Selected passage start

For my organization, each day begins with our primary staff stand-up in the Joint Operations Center (JOC). We discuss intelligence developments, legal actions, resources, maneuver units’ completed actions and scheduled events, and internal admin and house-keeping needed to keep the machine running. We are focused on the mission, and because we communicate with each other all day, every day, our shared understanding makes the stand-up a series of updates, not briefings.

It’s a short, 10- to 15-minute event that syncs professionals focused on different aspects of our organization’s common mission. My contributions have varied: I’ve briefed the headlines; discussed indications and misinformation in social media; and updated the team on which senior officials will speak to the media that day, and the topics they’ll cover.

Lately, something funny has started happening at these stand-up meetings.

More and more often, I have less and less to say by the time I get a chance to speak. The other staff primaries are using their time to talk about media coverage and public messaging. The intel folks talk about press reports and connect them to information in classified channels. The lawyer points out which parts of upcoming legal actions will likely become public through court filings. The ops team talks about how our headquarters can or should “message” the most complex operational events. Our admin folks include Department of Defense press conferences on the JOC’s daily schedule.

Wait … isn’t that all supposed to be my territory?

Hell no, the news is for everyone. I’m thrilled to be part of a team of leaders who pay attention to and value public communication.

I talk to my coworkers about messaging and the news throughout the day. The topics they mention at the stand-up are things I’ve already discussed with them, or the group, as news breaks or operations happen. Sometimes, they’re putting my lessons in their own words. Most other times, they’re adding new information or context to our previous discussions, since they’re also smart and strategic thinkers.

It’s all groovy, but doesn’t solve my problem of having less to say at the morning brief. Good thing I solve problems myself: with the basics covered, I can go a level deeper. I talk about what the U.S. message is on emerging topics, as I’ve heard through the PAO network. I enlighten the team with the hard questions we anticipate, and the answers I’ve already proposed to our higher headquarters. Based on our wider PAO team’s research, I add context to discussions about the media by sharing the non-Defense or regional trends and topics that are also dominating headlines. Sometimes I end up giving the team an impromptu class on the Pentagon press corps, or regional media bias, or the nature of recent leaks.

The news doesn’t belong to you. The news is for everyone.

Selected passage end
Supplied records start

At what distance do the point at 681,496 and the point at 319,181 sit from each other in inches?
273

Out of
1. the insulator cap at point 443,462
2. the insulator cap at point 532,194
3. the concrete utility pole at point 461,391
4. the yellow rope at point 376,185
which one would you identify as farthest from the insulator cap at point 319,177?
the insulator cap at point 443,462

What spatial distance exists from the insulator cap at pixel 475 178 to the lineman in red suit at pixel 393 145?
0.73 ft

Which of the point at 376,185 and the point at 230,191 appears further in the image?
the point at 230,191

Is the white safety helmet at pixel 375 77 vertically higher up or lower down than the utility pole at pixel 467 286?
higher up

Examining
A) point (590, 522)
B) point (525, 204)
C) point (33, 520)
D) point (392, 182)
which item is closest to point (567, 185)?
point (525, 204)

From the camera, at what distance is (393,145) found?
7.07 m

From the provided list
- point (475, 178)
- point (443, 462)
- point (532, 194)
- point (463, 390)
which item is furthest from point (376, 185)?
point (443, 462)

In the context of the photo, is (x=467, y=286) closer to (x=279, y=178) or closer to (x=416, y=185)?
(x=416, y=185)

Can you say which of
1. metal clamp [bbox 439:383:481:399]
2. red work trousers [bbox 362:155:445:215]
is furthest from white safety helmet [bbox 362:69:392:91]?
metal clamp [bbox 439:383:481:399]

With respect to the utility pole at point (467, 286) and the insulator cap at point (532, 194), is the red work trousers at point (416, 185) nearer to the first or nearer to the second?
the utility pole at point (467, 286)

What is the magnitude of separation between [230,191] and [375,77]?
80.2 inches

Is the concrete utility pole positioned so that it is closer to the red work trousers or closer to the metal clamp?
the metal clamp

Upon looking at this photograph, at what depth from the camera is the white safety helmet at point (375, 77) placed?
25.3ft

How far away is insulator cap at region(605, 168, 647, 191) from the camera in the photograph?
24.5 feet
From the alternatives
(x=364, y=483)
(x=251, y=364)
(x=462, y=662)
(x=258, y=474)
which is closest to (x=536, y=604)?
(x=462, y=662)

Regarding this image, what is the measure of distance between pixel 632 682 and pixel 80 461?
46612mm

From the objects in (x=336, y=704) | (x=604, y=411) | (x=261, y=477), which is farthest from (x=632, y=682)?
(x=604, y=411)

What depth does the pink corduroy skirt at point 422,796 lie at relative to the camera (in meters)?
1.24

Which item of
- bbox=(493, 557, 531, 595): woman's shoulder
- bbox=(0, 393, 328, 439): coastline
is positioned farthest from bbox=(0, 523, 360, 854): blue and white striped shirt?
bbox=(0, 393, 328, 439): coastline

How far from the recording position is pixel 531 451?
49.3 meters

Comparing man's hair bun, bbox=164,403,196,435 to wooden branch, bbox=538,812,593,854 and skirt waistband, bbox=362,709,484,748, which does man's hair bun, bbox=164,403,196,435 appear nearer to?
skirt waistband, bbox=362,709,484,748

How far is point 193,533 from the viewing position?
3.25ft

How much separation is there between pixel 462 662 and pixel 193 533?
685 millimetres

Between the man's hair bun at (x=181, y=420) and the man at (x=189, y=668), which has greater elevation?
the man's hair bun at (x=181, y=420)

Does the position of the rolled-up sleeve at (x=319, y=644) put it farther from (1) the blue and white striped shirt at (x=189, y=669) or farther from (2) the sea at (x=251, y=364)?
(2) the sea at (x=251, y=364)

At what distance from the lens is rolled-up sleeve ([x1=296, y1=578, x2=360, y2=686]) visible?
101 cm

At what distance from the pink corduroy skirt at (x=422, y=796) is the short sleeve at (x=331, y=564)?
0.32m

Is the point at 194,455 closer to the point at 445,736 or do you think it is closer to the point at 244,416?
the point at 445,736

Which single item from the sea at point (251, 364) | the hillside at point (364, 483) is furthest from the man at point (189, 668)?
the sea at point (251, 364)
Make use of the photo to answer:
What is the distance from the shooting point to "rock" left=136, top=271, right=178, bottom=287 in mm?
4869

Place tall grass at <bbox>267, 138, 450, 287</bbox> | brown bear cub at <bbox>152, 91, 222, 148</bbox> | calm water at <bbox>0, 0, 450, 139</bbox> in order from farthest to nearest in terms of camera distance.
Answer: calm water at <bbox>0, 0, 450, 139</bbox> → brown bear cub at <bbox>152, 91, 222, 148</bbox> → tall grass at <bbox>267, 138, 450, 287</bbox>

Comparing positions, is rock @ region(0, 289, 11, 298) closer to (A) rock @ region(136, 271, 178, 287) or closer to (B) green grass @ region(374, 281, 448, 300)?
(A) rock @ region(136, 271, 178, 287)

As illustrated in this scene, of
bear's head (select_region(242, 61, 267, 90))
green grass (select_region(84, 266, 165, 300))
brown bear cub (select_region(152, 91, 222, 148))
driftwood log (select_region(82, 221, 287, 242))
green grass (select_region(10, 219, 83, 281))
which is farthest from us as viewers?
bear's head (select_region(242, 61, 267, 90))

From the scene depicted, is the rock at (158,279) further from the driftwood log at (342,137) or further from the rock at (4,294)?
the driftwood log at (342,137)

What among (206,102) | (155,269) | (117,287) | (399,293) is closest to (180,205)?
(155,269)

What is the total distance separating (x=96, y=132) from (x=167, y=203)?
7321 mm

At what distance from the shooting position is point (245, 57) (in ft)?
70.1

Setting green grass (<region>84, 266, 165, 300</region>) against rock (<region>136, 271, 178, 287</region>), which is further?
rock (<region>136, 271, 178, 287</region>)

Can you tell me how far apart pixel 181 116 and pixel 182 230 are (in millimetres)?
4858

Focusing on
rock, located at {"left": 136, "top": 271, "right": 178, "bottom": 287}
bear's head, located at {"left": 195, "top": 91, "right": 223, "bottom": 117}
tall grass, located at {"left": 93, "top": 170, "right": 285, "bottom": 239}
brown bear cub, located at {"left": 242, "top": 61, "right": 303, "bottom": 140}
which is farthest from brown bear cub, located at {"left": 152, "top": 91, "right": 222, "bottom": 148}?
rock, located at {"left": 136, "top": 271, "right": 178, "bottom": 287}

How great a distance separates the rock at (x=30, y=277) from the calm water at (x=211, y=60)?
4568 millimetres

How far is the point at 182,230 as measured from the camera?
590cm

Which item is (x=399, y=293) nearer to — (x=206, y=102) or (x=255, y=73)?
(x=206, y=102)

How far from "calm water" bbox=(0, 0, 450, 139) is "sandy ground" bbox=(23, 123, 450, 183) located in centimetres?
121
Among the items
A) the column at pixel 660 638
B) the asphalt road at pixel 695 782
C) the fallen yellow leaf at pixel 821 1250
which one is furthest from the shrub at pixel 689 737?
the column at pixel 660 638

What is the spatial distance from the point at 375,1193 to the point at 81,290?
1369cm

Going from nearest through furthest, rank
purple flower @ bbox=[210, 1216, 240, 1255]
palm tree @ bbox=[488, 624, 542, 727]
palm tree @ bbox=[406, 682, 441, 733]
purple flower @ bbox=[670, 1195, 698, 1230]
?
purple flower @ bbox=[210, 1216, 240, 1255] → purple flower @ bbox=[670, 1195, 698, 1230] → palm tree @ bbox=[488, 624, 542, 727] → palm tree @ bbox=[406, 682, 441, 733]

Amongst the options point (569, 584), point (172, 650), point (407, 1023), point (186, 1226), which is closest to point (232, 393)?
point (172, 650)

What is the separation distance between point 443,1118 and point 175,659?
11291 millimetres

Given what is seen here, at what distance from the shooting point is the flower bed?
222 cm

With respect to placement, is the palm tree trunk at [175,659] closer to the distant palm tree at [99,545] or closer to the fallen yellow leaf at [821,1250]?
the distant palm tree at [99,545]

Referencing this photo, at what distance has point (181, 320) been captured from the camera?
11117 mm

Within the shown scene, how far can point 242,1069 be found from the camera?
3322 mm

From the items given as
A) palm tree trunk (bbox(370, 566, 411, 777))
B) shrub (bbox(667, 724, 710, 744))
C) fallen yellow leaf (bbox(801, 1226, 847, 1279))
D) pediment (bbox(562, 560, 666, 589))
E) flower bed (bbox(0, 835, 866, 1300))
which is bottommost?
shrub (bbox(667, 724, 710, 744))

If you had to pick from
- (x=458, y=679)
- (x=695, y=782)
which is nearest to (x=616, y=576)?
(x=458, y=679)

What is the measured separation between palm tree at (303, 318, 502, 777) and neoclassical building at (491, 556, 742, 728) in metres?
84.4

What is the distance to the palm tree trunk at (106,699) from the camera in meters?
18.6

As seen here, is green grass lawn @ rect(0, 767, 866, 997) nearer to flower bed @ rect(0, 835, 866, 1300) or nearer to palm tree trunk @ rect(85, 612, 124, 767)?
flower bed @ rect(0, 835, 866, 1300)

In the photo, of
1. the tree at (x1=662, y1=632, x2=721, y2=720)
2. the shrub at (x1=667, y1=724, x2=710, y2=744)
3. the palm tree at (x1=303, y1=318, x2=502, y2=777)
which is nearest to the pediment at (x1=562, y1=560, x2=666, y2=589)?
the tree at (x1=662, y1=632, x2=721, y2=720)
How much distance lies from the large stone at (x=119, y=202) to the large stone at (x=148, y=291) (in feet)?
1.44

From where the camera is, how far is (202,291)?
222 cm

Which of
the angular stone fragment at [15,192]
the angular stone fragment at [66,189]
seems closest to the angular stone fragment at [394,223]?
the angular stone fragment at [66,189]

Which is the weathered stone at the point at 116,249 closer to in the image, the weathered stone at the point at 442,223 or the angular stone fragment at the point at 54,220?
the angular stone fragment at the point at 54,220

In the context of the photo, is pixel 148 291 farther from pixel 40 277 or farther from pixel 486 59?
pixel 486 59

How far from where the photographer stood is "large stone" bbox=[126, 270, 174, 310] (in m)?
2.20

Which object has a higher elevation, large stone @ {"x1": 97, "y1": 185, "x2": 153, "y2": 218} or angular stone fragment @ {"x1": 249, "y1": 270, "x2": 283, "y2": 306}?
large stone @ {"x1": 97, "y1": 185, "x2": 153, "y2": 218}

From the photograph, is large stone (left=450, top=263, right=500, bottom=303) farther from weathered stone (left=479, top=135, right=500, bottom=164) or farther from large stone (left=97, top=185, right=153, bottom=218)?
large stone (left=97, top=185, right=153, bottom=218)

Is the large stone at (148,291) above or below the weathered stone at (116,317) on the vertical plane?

Supplied records end

Brief —
Answer these about the passage on the morning staff stand-up:
1. In what location is the primary staff stand-up held?
2. How long does the stand-up last?
3. What do the admin staff put on the JOC's daily schedule?
The rows are separate material and have nothing to do with the passage.

Result —
1. The Joint Operations Center (JOC).
2. 10 to 15 minutes.
3. Department of Defense press conferences.